Quoted passage ▸
Lec 04 PageRank and Link Analysis
1. PageRank
main idea
Regard links as votes : Page is more important if it has more links
Different Importance of links : links from important links are more important
Combination : A point is important if it is pointed by other important pages
Formula
Common Formulation
$r_i$ : the $i$-th node’s rank or score
$d_i$ : the out-degree of $i$-th node
$$
r_j = \sum_{i->j}\frac{r_i}{d_i}
$$
Matrix Formulation
$A_{ij}$ : equal to 1 if edge from node $i$ to $j$ exists, else 0
$sum_by_row(A)$ : a vector means the out-degrees of nodes in graph
Stochastic adjacency matrix M : if $j->i$, $M_{ij} = 1 / d_j$
$M = (A / sum_by_row(A))^T$
so that $r = M \cdot r$
Eigenvector Formulation
we could regard $r = M \cdot r$ as $1\cdot r = M \cdot r$, so that $r$ would be the eigenvector with the eigenvalue 1
2. How to solve PageRank ?
Power Iteration
algorithm :
assign each node an initial page rank
repeat until convergence $\sum_i|r_i^{t+1} - r_i^t| <= \varepsilon \Leftrightarrow |r^{t+1}-r^t|_1 <=varepsilon$:
$$
\begin{align}
&r_j^{t+1} = \sum_{i->j} \frac{r_i^t}{d_i}\
\Leftrightarrow &r = M\cdot r
\end{align}
$$
Problem : converge
problem in converge :
dead ends problem : no out-links
Spider traps : all out-links within the group
solution : teleport
At each time step, with the probability $\beta$, follow a link at random; with the probability $1-\beta$, jump to a random node
commonly, $0.8 < \beta <0.9$
Especially, when surfer arrive at a dead end, it has $1.0$ probability to jump to a random node
Formulation as follow (assume that $\sum_{i} r_i = 1$):
$$
\begin{align}
&r_j=\sum_{i\rightarrow j}\beta\frac{r_i}{d_i} + \frac1N(1-\beta)\
\Leftrightarrow &P = \beta \cdot M + \frac1N(1-\beta)
\end{align}
$$
3. Personalized PageRank and Random Walks with Restarts
PageRank, PPR and RWR
difference : the points could be teleported to
PageRank : teleport to anywhere on the graph
PPR : teleport to only a subset of graph
RWR : always teleport to the staring point
Random Walks with Restarts
Idea :
- Every node has some importance
- Importance gets evenly split among all edges and pushed to the neighbors
algorithm :
- Given a set of query_nodes $Q$, randomly select a node $q_i$ and make a random walk
- make a step to a random neighbor and record visit or with $1 -\beta$ probability to restart from $q_j \in Q$
- the nodes with the highest visit count have highest proximity to $Q$
1 | item = Q.sample_by_weight() |
considers :
- multiple connections
- multiple paths
- directed and undirected connection
- degree of node
4. Matrix Factorization
Embedding and Matrix Factorization
Given : measure the similarity of nodes with adjacency matrix $A$
then : $Z^TZ \approx A$
so that : $\arg \min_Z ||A-Z^TZ||_2$
Exactly : we make matrix factorization of adjacency matrix $A$

Written request ▸ According to the PageRank lecture notes, what range of values does the teleport parameter β commonly take?

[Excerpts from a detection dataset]
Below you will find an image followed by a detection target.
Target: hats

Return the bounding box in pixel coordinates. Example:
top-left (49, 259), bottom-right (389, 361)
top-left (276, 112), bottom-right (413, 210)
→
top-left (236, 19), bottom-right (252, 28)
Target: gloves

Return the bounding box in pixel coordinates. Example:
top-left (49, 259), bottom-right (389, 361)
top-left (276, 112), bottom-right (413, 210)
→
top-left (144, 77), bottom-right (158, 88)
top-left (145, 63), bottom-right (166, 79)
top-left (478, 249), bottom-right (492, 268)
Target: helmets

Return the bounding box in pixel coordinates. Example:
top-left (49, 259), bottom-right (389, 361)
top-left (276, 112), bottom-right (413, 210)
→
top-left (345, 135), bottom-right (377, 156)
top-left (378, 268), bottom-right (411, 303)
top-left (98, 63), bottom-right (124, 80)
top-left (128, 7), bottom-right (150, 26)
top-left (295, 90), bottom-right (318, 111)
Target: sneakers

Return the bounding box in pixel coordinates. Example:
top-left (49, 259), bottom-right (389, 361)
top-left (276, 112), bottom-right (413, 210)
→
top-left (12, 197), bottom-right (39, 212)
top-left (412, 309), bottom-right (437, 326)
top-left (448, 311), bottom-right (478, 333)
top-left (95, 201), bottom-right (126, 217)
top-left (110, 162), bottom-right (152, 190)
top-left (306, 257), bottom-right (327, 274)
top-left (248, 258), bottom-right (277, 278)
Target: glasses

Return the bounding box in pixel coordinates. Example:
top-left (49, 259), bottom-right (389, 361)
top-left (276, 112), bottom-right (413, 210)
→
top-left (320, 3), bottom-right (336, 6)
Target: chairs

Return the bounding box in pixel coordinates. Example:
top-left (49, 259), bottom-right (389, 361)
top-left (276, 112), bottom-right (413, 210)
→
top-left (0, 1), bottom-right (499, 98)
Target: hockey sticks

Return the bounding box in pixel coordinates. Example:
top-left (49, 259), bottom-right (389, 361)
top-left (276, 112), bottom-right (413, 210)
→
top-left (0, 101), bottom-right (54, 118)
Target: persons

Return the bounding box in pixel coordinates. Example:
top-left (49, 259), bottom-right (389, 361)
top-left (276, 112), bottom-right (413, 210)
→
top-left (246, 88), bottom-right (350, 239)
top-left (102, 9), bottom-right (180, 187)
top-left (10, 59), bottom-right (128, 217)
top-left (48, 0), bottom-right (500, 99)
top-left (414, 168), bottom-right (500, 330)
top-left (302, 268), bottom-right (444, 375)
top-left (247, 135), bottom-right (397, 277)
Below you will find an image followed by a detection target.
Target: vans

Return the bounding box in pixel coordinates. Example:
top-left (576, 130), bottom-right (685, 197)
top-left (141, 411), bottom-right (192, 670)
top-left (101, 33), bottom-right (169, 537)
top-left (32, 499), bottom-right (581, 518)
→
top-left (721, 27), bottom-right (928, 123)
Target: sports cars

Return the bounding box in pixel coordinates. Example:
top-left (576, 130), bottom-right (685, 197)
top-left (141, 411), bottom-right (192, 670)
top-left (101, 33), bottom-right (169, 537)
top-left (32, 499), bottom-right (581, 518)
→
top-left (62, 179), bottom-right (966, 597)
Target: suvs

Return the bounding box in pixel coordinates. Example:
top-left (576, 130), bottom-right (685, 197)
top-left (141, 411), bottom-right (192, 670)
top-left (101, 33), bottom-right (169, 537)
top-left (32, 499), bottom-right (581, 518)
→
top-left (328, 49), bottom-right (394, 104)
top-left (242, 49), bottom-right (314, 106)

Complete answer ▸ It commonly falls between 0.8 and 0.9.